In my previous post, we looked at the call of Peter in Luke 5:1-11. In verse 8, Peter says to Jesus: “Go away from me, Lord. I am a sinful man!” Hearing those words, it struck me: It wasn’t Jesus who said, “You are a sinner”; it was Peter who acknowledged his sinfulness.

In fact, Jesus never said “You are a sinner” to anyone.

But what about the woman who was caught committing adultery? John 8:3-11. In her case, He said: “Go now and leave your life of sin.” He had a problem with the way she was living, not with her as a person.

I was reminded of a book I read recently – “Out of a far Country”. It’s about Christopher – a former homosexual drug-dealer who became a Christian. He wrote about Leviticus 18:22 – the part in the Bible where it says: “You shall not lie with a male as with a woman. It is an abomination.” When he actually read the verse, Christopher discovered it was an abomination. He and his friends had always got the message from Christians that they were an abomination, but it wasn’t them as people God hated; it was the act of homosexuality. I’m deeply sorry that for so many years, he carried around the wrong message, and considered himself unwelcome and unloved. I think that’s why it’s so important for me and my Christian family to know what the Word of God says, and to give people the right idea of God and how He feels about them.

If you’re in a place today where you’re thinking: “Go away from me, Lord. I’m full of sin!” how about following Peter’s example? When Jesus told him not to be afraid and offered him a new life, Peter left his old life behind in favour of all that Jesus had for him.

The Thing They had to Offer

Have you ever had a moment when you were reading two books at the same time, and there seemed to be a recurring theme? This happened to me with Renee Swope’s “A Confident Heart Devotional” and Kenneth E. Bailey’s “Jesus Through Middle-Eastern Eyes” (and by the way, I would thoroughly recommend both).

Day 44 in Renee’s devotional really stuck with me because it’s written with such empathy. It’s about Jesus’ conversation with the woman at the well, who was from Samaria, and Renee calls her Sam because “it makes her feel more like the woman she really was.” In John 4:7, Jesus asked her for a drink. Renee writes: “Jesus asked Sam for the one thing she had to offer.” Coming to the well at the hottest part of the day to escape the accusations of others, she must have felt she had nothing to give, but sitting by a well, there was one thing she did have – water.

[Records of spatial reasoning questions]
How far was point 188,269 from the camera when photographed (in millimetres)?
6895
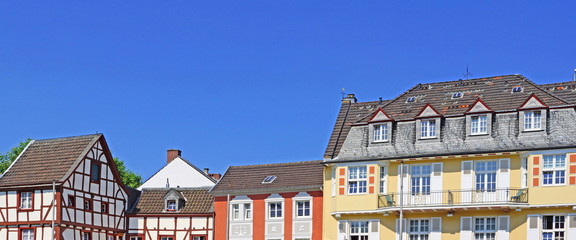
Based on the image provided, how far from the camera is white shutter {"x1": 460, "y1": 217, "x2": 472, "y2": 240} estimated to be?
178 feet

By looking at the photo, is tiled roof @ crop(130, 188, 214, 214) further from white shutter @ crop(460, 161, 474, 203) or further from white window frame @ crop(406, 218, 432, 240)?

**The tasks:**
[1] Rewrite the spatial reasoning records with "white shutter" replaced by "pale shutter" and everything else unchanged, leaving out the pictures.
[2] Continue the reflection on Peter's call and the woman at the well from the point where it stops.

**Task-by-task outputs:**
[1]
How far was point 188,269 from the camera when photographed (in millimetres)?
6895
Based on the image provided, how far from the camera is pale shutter {"x1": 460, "y1": 217, "x2": 472, "y2": 240} estimated to be?
178 feet

By looking at the photo, is tiled roof @ crop(130, 188, 214, 214) further from pale shutter @ crop(460, 161, 474, 203) or further from white window frame @ crop(406, 218, 432, 240)?

[2]
In chapter 11 of “Jesus Through Middle-Eastern Eyes”, Bailey concentrates on the call of Peter. Peter (initially known as Simon) was a fisherman, who became one of Jesus’ closest friends. In Luke 5:3, Jesus asked Simon to row a little way from shore, then He sat in the boat and taught the people. Bailey writes that Luke’s readers will know Peter ‘Owes Him one’ because Jesus had just healed his mother-in-law, but there was more to it. Jesus was requesting Peter’s help – his considerable rowing skills. Peter didn’t have anything else; he’d just fished all night and caught nothing, but he did have his boat, and the ability to row. I was instantly reminded of Sam … and the one thing she had to offer.

Have you considered that Jesus could be asking the same of you – that ‘Thing you have to offer’, whatever it might be? For me, I think one of those things is my love of words, and the desire to share what I’ve learnt with others. I don’t know what it is for you, but are you willing to use it for the glory of God?

Selfishness

One of the highlights of my week is helping out with Open the Book – an organisation that partners with Bible Society to bring Bible-stories to children in primary schools. We have various volunteers throughout the town and we’re in most of the schools now.

This week, we’re telling the children the story of Peter and John at the temple gate, healing a lame man in the name of Jesus. Its point is that Jesus cared about everyone, even those who were ignored by others.

I thought I’d give us the same message we’re giving the children – to think what we can do, today or tomorrow, to help somebody. “Let each of you look out not only for his own interests, but also for the interests of others” (Philippians 2:4). Isn’t that a good way to combat the selfishness in the world?

Something New from Something Old

Have you ever done something because you thought it was the right thing to do, but soon discovered it wasn’t workable?

I love the Bible, and as a young Christian, I thought the best thing to do with that love of God’s Word was to go to Bible-college. As a blind person, I was relatively slow on the technology front; I hadn’t even graduated to Email or the Internet. There were no eBooks, and no accessible devices enabling blind people to read them. I needed my books in Braille or audio. My Disabled Students Allowance got me a laptop, and a Braille embosser (a large machine that converts text from the PC into Braille) for the college to keep.

The college had never enrolled a student who was visually-impaired, so they misunderstood what Braille was. Braille comprises 6 dots. Different combinations of those dots make up the letters of the alphabet. Brailing a book requires someone to type or scan text into a computer, and send it to the Braille embosser (like you would send a document to a printer). However many times I tried to explain, staff saw Braille as akin to another language. They weren’t happy with non-Christians brailing any part of a textbook, in case something got lost in translation. This meant no one from outside of the college could come in and do the work, so it would fall to staff or students.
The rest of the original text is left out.